The Scottish Private Hire Association (SPHA) has hit out at Glasgow City Council's application process for parking permits for private hire cars, branding the system as "impossible and unnecessarily obtuse".


The SPHA claims that the council's policies from one department don't match those of another which is causing a stalemate for hundreds of the city's licensed private hire drivers.

Licensing policy requires the name on a vehicle's logbook to match the name on the private hire car licence. However, according to the association, hundreds of drivers are in a position of having to rent their vehicles from third party vehicle owners meaning the name on the vehicle's licence issued by the council, and thus the logbook too, is a different name than that of the vehicle's day to day driver.


However, this becomes problematic as the council's policy for obtaining a parking permit requires the name on the logbook to match the name of the resident applying for the permit.
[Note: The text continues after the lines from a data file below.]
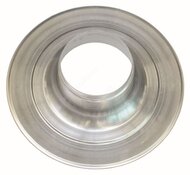 ������� �� ���������� VAILLANT 009056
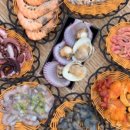 남해-266 이미지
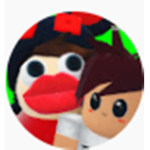 TIM MEH SQUAD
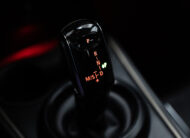 Mini 2.0 Cooper SD JCW Countryman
A permit can also be obtained if the logbook is a company car with the name of a limited company on the car's logbook, which is often not the case for private hire cars.

Eddie Grice, the General Secretary of the SPHA, said: "We've been battling this for almost a year now. Our members are putting in applications for parking permits and they are continuously rejected. We've contacted council staff in the Roads and Parking Department and explained to them how the licensing regime operates and asked them to put a workaround in place so that private hire drivers that rent their cars can obtain a permit. We've had Councillor involvement where they've attempted to persuade the council staff to play ball also. Everything we've tried to negotiate so far has failed. The system is impossible and unnecessarily obtuse.

“I've now been forced to write to the Civic Directors in the hopes they will pull the department's round the same table and find some way for this to work. These cars are lawfully licenced by one council department and then the drivers are being told by another department that they don't comply with other policies. It's utterly frustrating and it's causing drivers to have to park their legitimately licenced vehicles away from home. We are hopeful that a quick and easy resolution can be found before our drivers feel compelled to seek legal advice."